How to run llama2
Llama 2
models are trained on 2 trillion tokens and have double the context length of Llama 1. Llama Chat models have additionally been trained on over 1 million new human annotations.
Here is an step by step guideline for running Ollama's LLaMA2 model locally:
1. Install Prerequisites
As LLaMA2 is built on PyTorch, you will need to install:
- Python 3.8+
- PyTorch 1.11+
- A compatible version of CUDA and GPU driver for GPU acceleration
- Other Python packages like transformers, tqdm, etc.
It's best to create a new Conda or Python virtualenv environment to install LLaMA2's prerequisites cleanly.
2. Install LLaMA2
LLaMA2's code is open sourced on GitHub. You can install the package directly via:pip install git+https://github.com/ollama/LLaMA.git
This will install LLaMA2 and all its Python package dependencies.
3. Download Model Checkpoints
The pretrained LLaMA2 model weights are available on the HuggingFace Hub
Download the model checkpoints to your local machine:
wget https://huggingface.co/ollama/LLaMA2-base/resolve/main/LLaMA2-base-2022-11-05.ckpt
This will download the files to use the smaller, faster "base" version of LLaMA2
4. Load Model and Generate Text
You can now load LLaMA2 in Python, set sampling parameters, provide a prompt, and generate text locally:
python
from lama import LLaMA
model = LLaMA.from_pretrained("base", pretrained=False)
model.load("LLaMA2-base-2022-11-05.ckpt")

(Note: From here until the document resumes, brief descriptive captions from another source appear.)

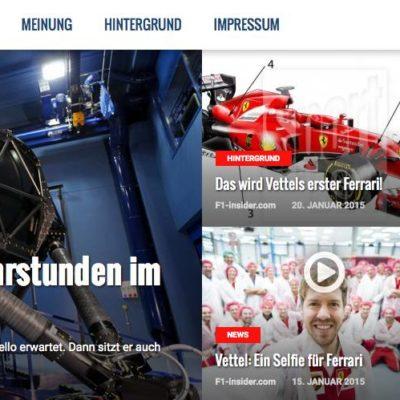 F1-insider.com geht online!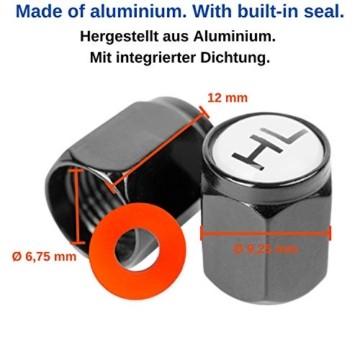 Ventilkappen aus Aluminium, 8 x beschriftete Auto-Ventilkappen mit Dichtung, Reifenmarkierer PKW, Luftventilkappen KFZ, Ventil Caps mit Beschriftung, Radmerkerset, Ventilkappen Auto beschriftet, 8X - 7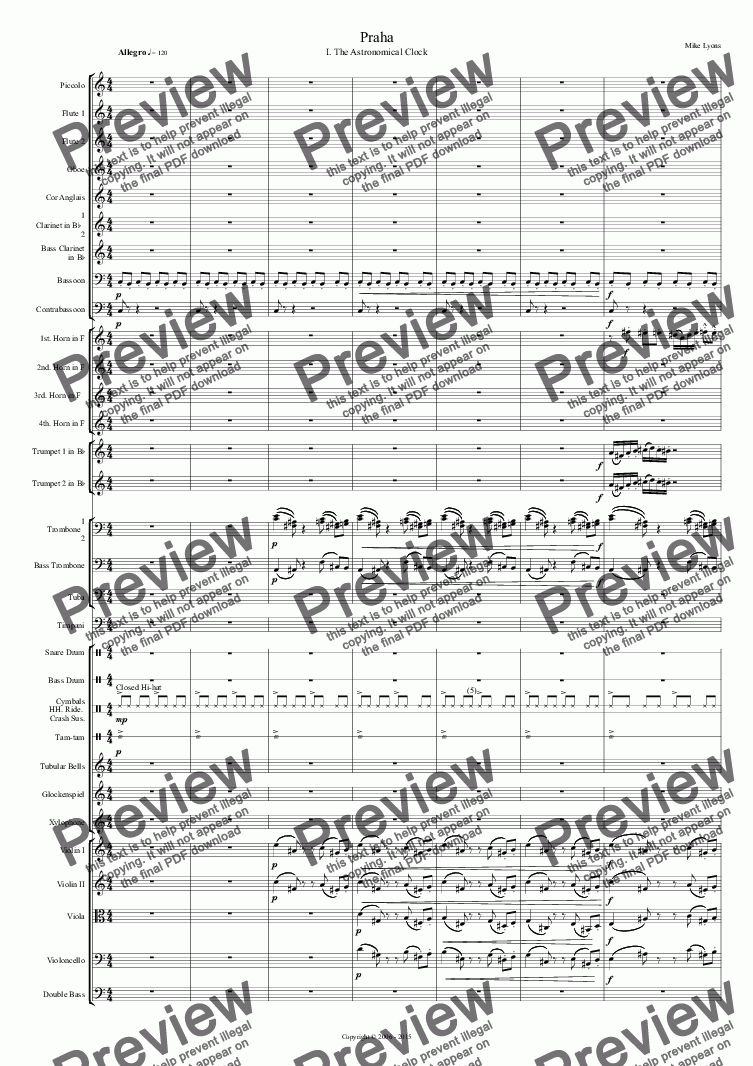 page one of Orchestral - Tone Poem - Praha 1st. Movement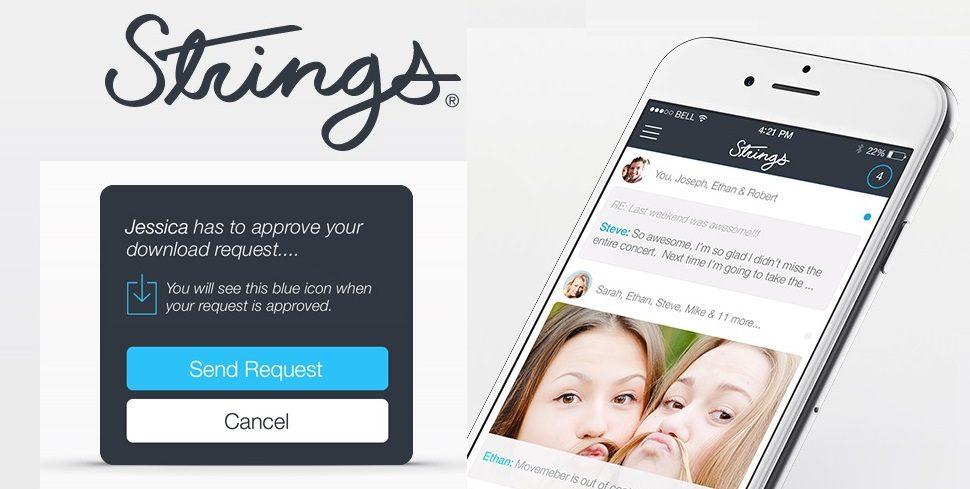 app_strings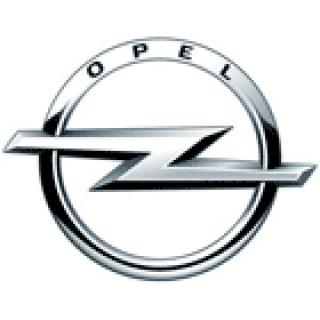 GM / Opel / SAAB / Isuzu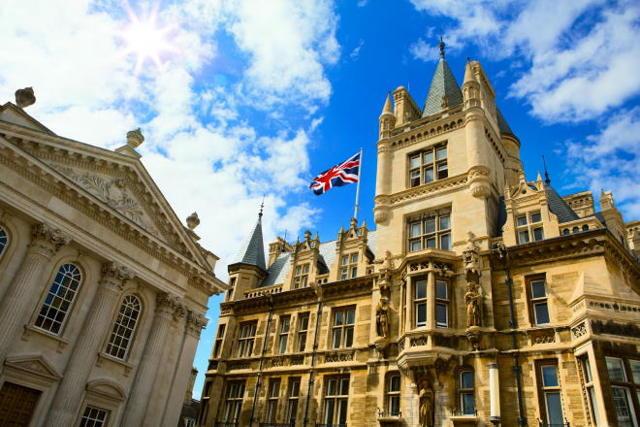 Университеты и колледжи Лондона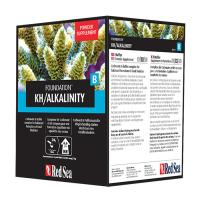 Red Sea Reef Foundation B KH/ALKALINITY Supplement [1 kG]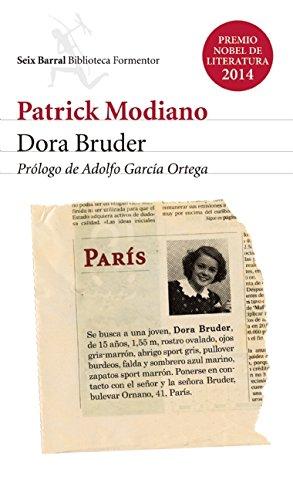 Dora Bruder descarga pdf epub mobi fb2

output = model.generate(prompt="Once upon a time", max_new_tokens=50)
print(output)
The key things to note are:
- Setting
pretrained=False
and manually loading checkpoints - Sampling parameters like
max_new_tokens
- Providing a prompt and printing the generated text
Running Llama2 models on a Mac via Ollama
Ollama is easier way to run models than LLM, although it is also more limited. It currently has version for macOS and Linux. Its creators say support for Windows is "coming soon."
To download Ollama: Click Here
- Go to Terminal
- Run:
ollama run llama2
Installation is an elegant experience via point-and-click. And although Ollama is a command-line tool, there's just one command with the syntax ollama run model-name
. As with LLM, if the model isn't on your system already, it will automatically download.
You can see the list of available models at https://ollama.ai/library, which as of this writing included several versions of Llama-based models such as general-purpose Llama 2, Code Llama, CodeUp from DeepSE fine-tuned for some programming tasks, and medllama2 that's been fine-tuned to answer medical questions.
The Ollama GitHub repo's README includes helpful list of some model specs and advice that "You should have at least 8GB of RAM to run the 3B models, 16GB to run the 7B models, and 32GB to run the 13B models." On my 16GB RAM Mac, the 7B Code Llama performance was surprisingly snappy. It will answer questions about bash
/zsh
shell commands as well as programming languages like Python and JavaScript.
Despite being the smallest model in the family, it was pretty good if imperfect at answering an R coding question that tripped up some larger models: "Write R code for a ggplot2 graph where the bars are steel blue color." The code was correct except for two extra closing parentheses in two of the lines of code, which were easy enough to spot in my IDE. I suspect the larger Code Llama could have done better.
Ollama has some additional features, such as LangChain integration and the ability to run with PrivateGPT, which may not be obvious unless you check the GitHub repo's tutorials page.